Hermione could feel the eyes of bystanders on her neck as Harry began to lead them away from the courtyard, away from Voldemort’s body (what a novel thing to be able to say) and those who would try to steal Harry’s time if given half a chance, and into the castle that was their home for the past six years. Through the destroyed corridors they went, and for once Hermione didn’t bother questioning where they were going, or the reason behind their journey, simply focusing on Harry’s and Ron’s hands in her own and the fact that they were both alive.
They came to a stop where their first adventure happened, and Hermione could still see Fluffy over the trap door like the philosopher’s stone puzzle had been yesterday.

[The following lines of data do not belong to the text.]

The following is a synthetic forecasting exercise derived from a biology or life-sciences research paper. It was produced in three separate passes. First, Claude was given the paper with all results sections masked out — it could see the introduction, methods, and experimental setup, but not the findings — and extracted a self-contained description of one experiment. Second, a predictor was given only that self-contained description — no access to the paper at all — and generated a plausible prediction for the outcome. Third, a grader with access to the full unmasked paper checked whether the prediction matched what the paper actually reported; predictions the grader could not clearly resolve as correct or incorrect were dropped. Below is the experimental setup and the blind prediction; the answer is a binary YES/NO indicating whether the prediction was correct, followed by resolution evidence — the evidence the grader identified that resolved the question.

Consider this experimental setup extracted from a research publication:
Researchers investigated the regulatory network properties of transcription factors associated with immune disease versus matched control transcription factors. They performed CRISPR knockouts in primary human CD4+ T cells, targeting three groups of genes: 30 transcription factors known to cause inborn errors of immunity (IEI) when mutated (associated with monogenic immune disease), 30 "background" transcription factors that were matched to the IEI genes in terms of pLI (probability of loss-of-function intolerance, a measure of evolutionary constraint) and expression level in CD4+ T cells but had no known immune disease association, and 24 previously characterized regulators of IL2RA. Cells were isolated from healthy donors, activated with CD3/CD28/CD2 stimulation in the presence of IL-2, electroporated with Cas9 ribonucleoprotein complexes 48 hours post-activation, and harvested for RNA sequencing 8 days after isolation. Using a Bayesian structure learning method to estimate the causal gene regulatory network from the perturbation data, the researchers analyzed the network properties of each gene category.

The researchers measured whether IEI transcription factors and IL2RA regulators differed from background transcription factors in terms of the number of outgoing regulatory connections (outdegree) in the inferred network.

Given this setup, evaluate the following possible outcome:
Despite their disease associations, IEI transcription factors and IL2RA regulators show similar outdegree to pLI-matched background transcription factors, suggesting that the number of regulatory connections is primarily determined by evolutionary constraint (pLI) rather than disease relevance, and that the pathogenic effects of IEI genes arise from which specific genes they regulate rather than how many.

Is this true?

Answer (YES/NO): NO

Thinking back on it, she couldn’t quite believe how foolish they’d been to go after something so dangerous at eleven years old (twelve for her), but there wasn’t an ounce of regret in her. She would do it all again if she had to, and she was certain Ron and Harry would say the same.
Her lips twitched up when Ron said exactly what she was thinking–she would’ve helped drag Harry back by the ear if needed–but the fact that he’d been a Horcrux gave her pause. Ron’s confusion echoed her own thoughts, but rather than ask what she wasn’t sure even Harry knew, Hermione thought it through. “You became the Horcrux when his curse bounced back as a baby,” she said slowly, looking between the two boys. “His soul was so fragmented at that point that part of him must have gone into you, leaving that scar behind, and since he was supposedly killed that night, he wouldn’t have known it happened. Not when he had six other Horcruxes out there.” Her eyes narrowed as everything pieced together in her head, and she shook her head furiously. “And Dumbledore knew, didn’t he? He–and he didn’t bother telling you? He told Snape of all people?”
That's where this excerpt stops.